Blaise Cendrars7 ; l’auteur de Moravagine ; le grand fauve humain, son double, Mister Hyde en lui, dont le modèle était Adolf Wolf, schizophrène et peintre de génie :

« L’hystérie, la grande hystérie était alors à la mode dans les milieux médicaux. Plusieurs savants étrangers s’étaient emparés de la question, notamment l’autrichien Freud l’avait amplifiée, approfondie, extraite de son domaine purement expérimental et clinique pour en faire une sorte de pataphysique de la pathologie sociale, religieuse et artistique, où il s’agissait moins d’arriver à connaître la climatérique de telle idée force née spontanément dans la région la plus lointaine de la conscience et à déterminer la simultanéité de l’« autovibrisme » des sensations observées chez le sujet, qu’à créer, qu’à forger de toutes pièces une symbolique sentimentale, dite rationnelle, des lapsus acquis ou innés du subconscient, espèce de clé des songes à l’usage des psychiatres. »

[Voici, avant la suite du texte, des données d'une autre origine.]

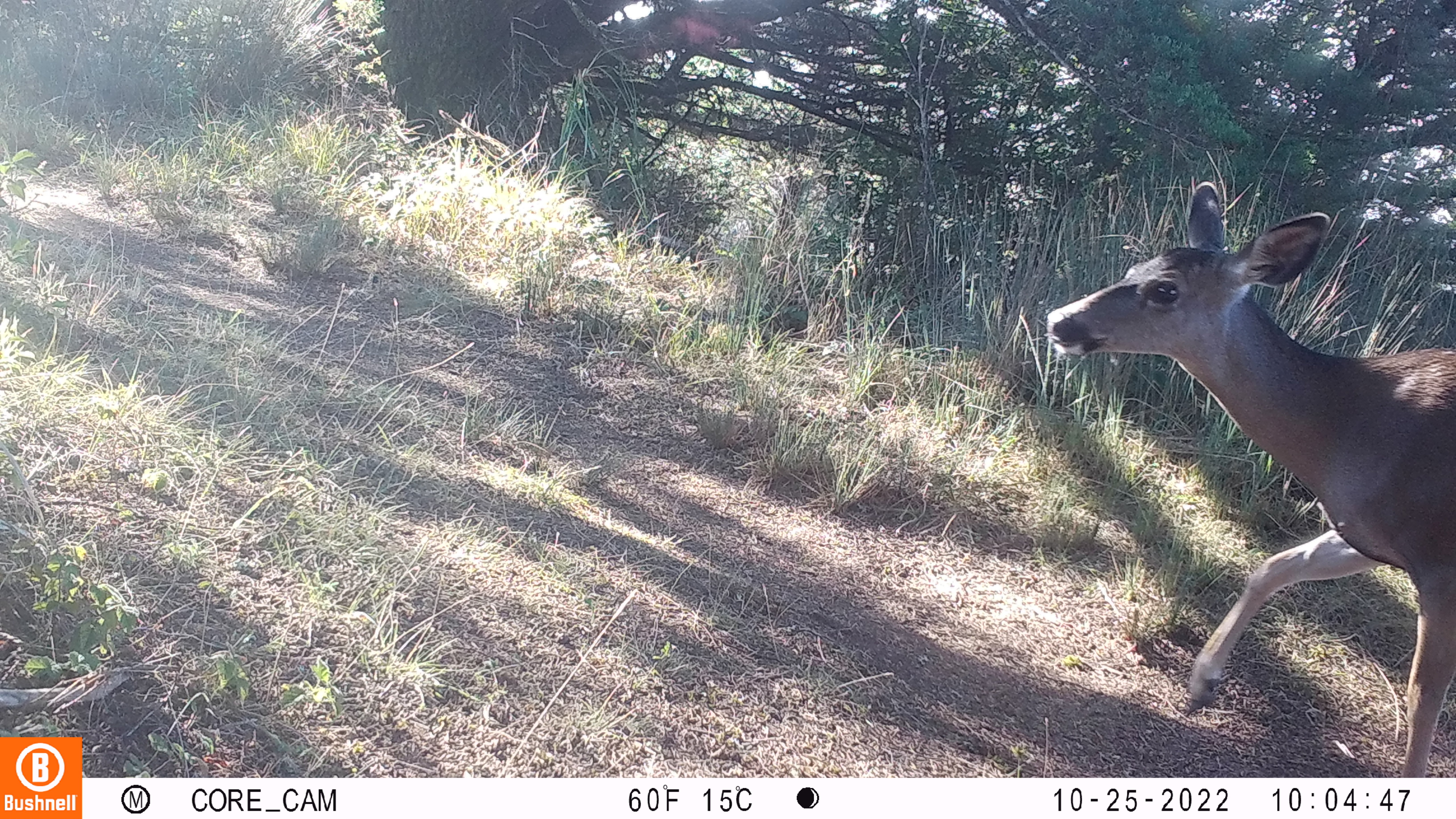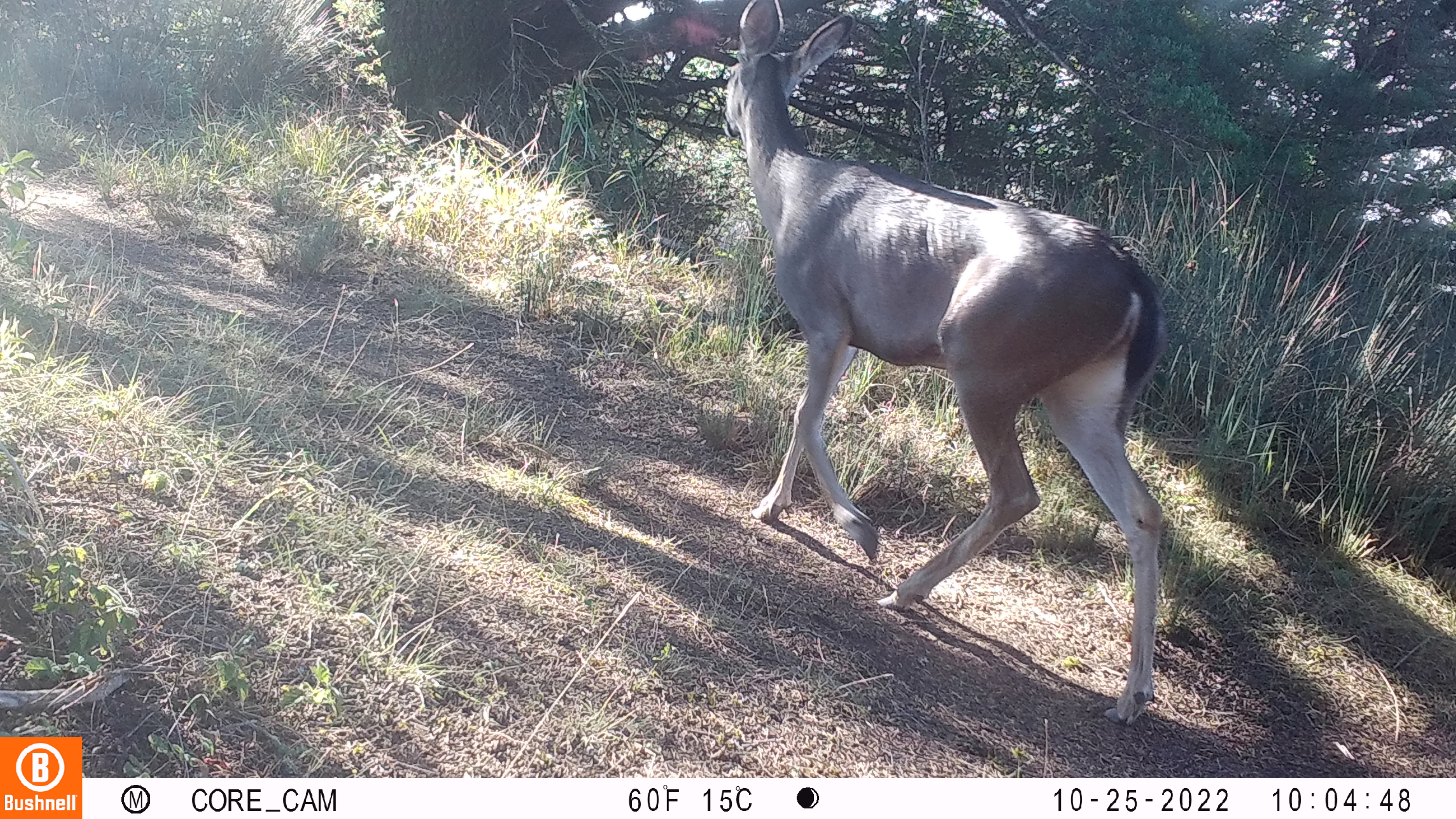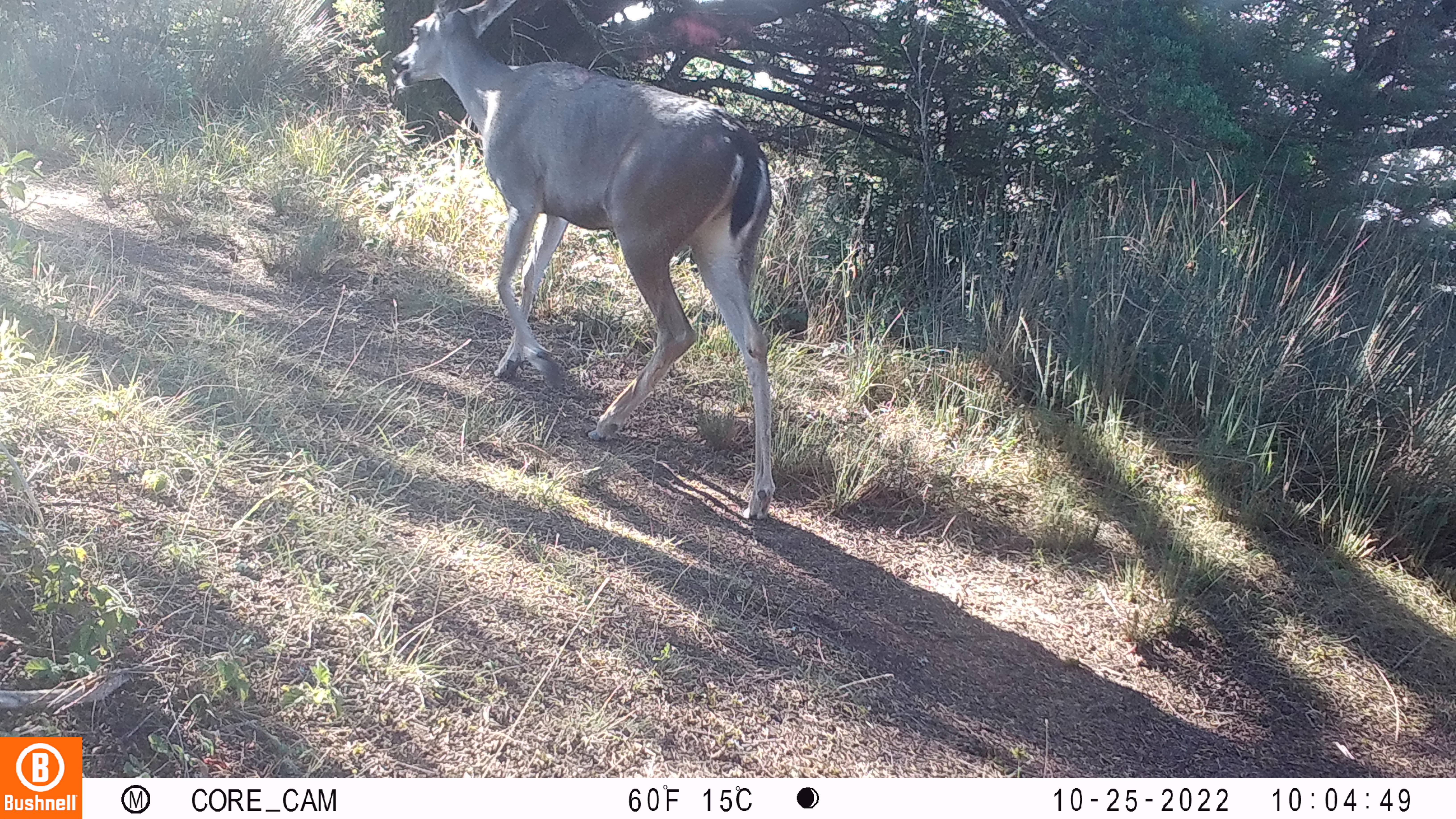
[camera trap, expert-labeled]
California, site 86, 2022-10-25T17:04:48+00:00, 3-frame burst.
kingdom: Animalia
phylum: Chordata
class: Mammalia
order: Artiodactyla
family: Cervidae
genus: Odocoileus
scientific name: Odocoileus hemionus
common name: mule deer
Mule deer (Odocoileus hemionus).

Rainer Maria Rilke8 ; le poète hypersensible qui comme son double littéraire Malte Laurids Brigge, quitta les siens dans la post-adolescence pour éviter le quotidien des assis, voyagea mélancoliquement de par le monde, connut beaucoup de femmes dont Lou Andréas-Salomé qui lui fit adopter le prénom plus viril de Rainer :

« La psychanalyse est une aide trop radicale pour moi, elle aide une fois pour toutes, elle met en ordre, et me retrouver un jour « remis en ordre » serait peut-être encore plus désespérant que le désordre actuel (…). Non pas un psychanalyste qui part du péché originel (car jeter un contre-sort à ce péché originel est en fait la quintessence de mon métier et le motif de toute existence axée sur l’art) mais un médecin capable de partir du physique pour explorer le mental (…). Il ne s’agit pas de m’aider au niveau le plus intime et originel, là où les secours se sont accumulés, mais de me libérer les mains (sic) pour que je puisse y accéder (…) je vis de plus en plus au milieu d’un effroi dont la cause la plus palpable (une excitation exercée sur moi-même) se trouve toujours avec une obsession diabolique et poussée à son paroxysme au moment où je pense avoir vaincu la tentation ».

Notes

  1. Documentaire. Télévision suisse. 1959.
  2. In J. Finck, Thomas Mann et la psychanalyse, Les belles lettres, 1982, p. 49.
  3. Frère Hitler.
  4. In Voyage de l’homme en Tartarie, in Dernières nouvelles de l’homme. Presse Pocket, 1992, p. 34.
  5. In Œuvres pré-posthumes – Œdipe menacé. Collection Points, p. 123-126.
  6. Salvator Dali, Journal d’un génie, Idées Gallimard, 1984.
  7. Blaise Cendrars, Moravagine. Quarto, Gallimard. 2011, p. 353.
  8. Rainer Maria Rilke : Lettres à Lou Andréas Salomé : Mille et une Nuits, p 77.